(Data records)

━━━━━━━━━━

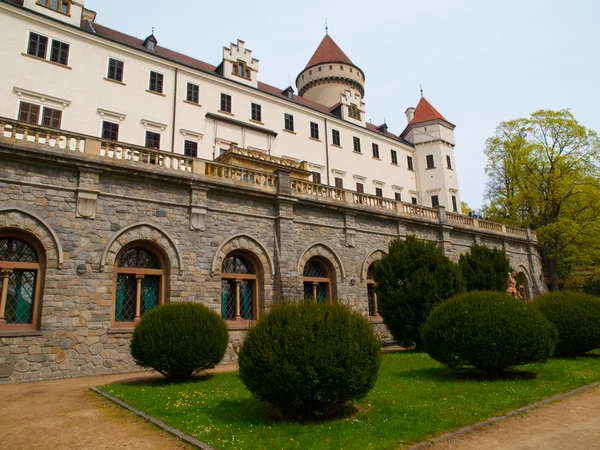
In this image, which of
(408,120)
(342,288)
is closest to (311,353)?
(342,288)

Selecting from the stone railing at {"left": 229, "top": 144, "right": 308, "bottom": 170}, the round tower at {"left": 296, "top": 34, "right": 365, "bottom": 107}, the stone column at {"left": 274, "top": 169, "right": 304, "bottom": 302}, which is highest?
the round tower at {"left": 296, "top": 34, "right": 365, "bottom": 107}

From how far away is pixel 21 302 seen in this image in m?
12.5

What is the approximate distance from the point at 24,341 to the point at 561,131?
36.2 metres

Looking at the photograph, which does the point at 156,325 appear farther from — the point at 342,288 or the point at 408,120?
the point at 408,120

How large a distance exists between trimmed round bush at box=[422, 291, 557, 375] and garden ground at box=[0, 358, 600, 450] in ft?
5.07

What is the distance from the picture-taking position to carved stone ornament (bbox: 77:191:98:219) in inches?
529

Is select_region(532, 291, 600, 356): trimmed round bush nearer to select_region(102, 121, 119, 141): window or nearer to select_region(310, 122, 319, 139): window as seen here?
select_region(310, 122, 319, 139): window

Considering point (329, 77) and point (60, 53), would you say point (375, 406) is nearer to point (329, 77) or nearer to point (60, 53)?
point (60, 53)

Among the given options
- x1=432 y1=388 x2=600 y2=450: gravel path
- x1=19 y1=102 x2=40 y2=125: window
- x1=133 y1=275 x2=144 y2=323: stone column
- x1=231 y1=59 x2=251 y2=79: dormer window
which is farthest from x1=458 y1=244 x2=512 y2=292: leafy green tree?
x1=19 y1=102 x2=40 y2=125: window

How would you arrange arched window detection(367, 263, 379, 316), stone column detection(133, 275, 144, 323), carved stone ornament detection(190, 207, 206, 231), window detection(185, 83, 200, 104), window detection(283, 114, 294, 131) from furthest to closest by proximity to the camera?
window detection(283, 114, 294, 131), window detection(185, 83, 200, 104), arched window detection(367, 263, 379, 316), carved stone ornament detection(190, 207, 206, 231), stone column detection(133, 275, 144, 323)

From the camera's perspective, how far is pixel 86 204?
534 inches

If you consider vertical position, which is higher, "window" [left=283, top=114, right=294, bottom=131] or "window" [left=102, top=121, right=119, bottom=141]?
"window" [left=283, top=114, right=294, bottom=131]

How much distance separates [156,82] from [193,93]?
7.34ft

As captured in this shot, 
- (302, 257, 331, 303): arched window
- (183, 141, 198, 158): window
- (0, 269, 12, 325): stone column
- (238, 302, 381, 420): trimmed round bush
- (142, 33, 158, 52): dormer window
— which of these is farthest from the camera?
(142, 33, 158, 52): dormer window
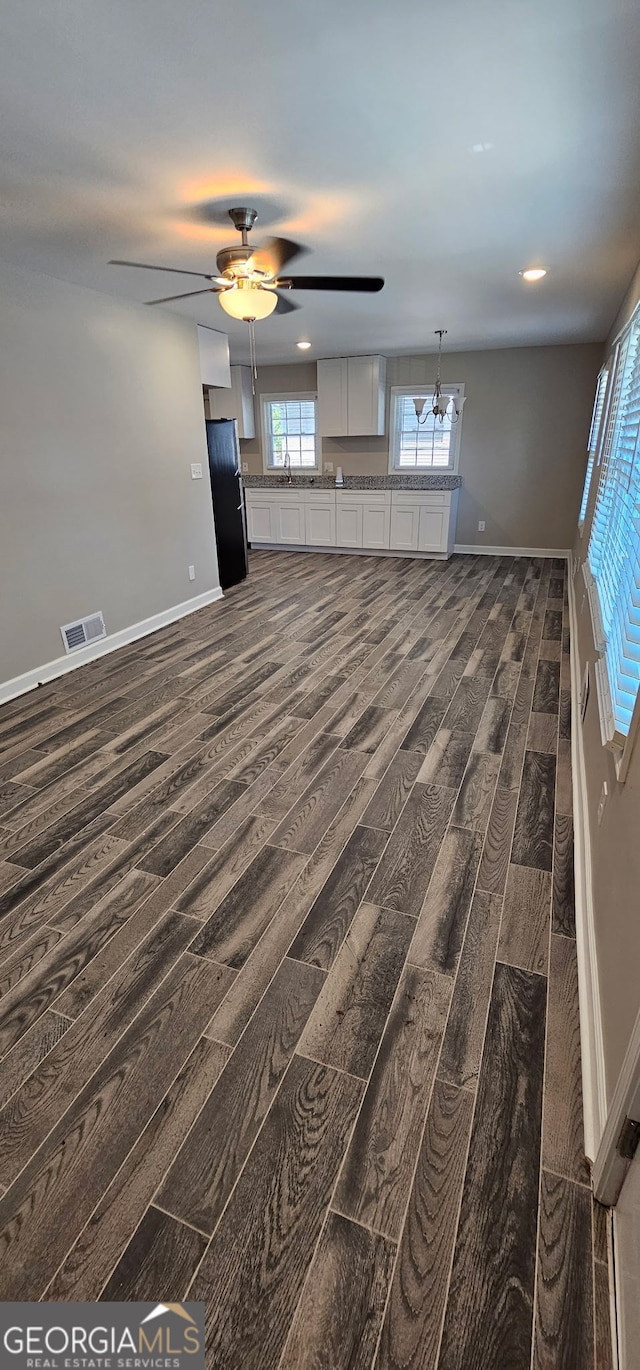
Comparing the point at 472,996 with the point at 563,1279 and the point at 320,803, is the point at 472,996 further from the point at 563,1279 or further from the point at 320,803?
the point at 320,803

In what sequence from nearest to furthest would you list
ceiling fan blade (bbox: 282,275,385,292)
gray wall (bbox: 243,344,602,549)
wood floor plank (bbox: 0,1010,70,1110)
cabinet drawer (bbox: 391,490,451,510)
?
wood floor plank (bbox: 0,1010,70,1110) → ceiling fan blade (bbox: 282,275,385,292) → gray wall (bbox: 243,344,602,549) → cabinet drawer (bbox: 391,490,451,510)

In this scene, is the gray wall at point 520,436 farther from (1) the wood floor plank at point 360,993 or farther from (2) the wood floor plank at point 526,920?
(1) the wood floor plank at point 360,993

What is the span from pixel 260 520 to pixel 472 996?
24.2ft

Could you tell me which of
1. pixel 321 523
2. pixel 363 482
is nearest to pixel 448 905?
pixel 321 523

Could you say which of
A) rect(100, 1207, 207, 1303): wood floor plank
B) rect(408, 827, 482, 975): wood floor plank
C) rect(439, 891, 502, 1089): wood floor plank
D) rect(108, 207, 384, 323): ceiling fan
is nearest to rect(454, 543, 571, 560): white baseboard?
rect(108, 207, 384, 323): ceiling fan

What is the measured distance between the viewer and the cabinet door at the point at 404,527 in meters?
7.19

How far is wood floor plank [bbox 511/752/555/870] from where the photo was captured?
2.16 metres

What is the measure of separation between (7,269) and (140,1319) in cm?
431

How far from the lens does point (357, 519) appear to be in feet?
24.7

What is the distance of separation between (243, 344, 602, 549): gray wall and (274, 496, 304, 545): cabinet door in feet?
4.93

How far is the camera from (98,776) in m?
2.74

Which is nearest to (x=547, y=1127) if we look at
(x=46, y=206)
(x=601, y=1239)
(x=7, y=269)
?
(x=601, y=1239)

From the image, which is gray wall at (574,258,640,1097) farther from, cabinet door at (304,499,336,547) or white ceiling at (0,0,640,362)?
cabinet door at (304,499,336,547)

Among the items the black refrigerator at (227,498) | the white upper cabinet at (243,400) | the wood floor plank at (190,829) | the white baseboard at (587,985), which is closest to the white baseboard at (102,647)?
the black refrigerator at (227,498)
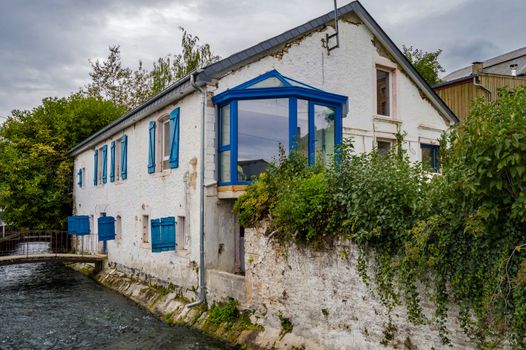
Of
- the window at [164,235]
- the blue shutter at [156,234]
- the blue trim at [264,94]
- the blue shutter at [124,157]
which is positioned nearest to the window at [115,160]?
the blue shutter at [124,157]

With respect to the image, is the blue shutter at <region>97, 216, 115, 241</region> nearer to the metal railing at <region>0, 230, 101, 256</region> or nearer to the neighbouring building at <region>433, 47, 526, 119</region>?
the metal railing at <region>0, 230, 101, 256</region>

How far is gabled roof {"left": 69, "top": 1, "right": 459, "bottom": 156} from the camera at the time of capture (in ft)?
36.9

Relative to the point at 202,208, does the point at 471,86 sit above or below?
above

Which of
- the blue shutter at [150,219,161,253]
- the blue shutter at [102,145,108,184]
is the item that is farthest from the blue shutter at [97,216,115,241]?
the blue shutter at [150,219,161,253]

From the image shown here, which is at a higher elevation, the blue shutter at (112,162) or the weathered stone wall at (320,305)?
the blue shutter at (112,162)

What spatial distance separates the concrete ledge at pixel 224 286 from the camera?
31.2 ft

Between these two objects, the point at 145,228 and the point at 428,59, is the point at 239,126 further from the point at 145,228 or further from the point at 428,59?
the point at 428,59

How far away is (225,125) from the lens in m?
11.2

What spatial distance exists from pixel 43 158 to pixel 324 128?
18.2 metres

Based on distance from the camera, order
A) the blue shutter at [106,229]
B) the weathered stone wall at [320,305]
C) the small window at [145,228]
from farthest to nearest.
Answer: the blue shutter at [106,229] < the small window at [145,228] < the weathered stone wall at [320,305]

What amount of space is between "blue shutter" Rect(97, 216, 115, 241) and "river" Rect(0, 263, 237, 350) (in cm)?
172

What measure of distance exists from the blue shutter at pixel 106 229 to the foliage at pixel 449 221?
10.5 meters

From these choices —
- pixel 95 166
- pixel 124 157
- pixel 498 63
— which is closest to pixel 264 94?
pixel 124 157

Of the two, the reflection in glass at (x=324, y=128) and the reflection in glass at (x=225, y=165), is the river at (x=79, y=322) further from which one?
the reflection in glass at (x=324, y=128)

━━━━━━━━━━

■ Written task:
Lay out the records as a Markdown table with the columns Row and Line, giving each line its own numbered row. Begin with the line that contains "Based on distance from the camera, order", continue through the end of the records, and skip blank lines.

■ Full answer:
| Row | Line |
|---|---|
| 1 | Based on distance from the camera, order |
| 2 | A) the blue shutter at [106,229] |
| 3 | B) the weathered stone wall at [320,305] |
| 4 | C) the small window at [145,228] |
| 5 | from farthest to nearest. |
| 6 | Answer: the blue shutter at [106,229] < the small window at [145,228] < the weathered stone wall at [320,305] |
| 7 | What amount of space is between "blue shutter" Rect(97, 216, 115, 241) and "river" Rect(0, 263, 237, 350) (in cm)? |
| 8 | 172 |
| 9 | What measure of distance exists from the blue shutter at pixel 106 229 to the foliage at pixel 449 221? |
| 10 | 10.5 meters |
| 11 | From these choices — |
| 12 | - pixel 95 166 |
| 13 | - pixel 124 157 |
| 14 | - pixel 498 63 |
| 15 | — which is closest to pixel 264 94? |
| 16 | pixel 124 157 |
| 17 | Of the two, the reflection in glass at (x=324, y=128) and the reflection in glass at (x=225, y=165), is the river at (x=79, y=322) further from which one? |
| 18 | the reflection in glass at (x=324, y=128) |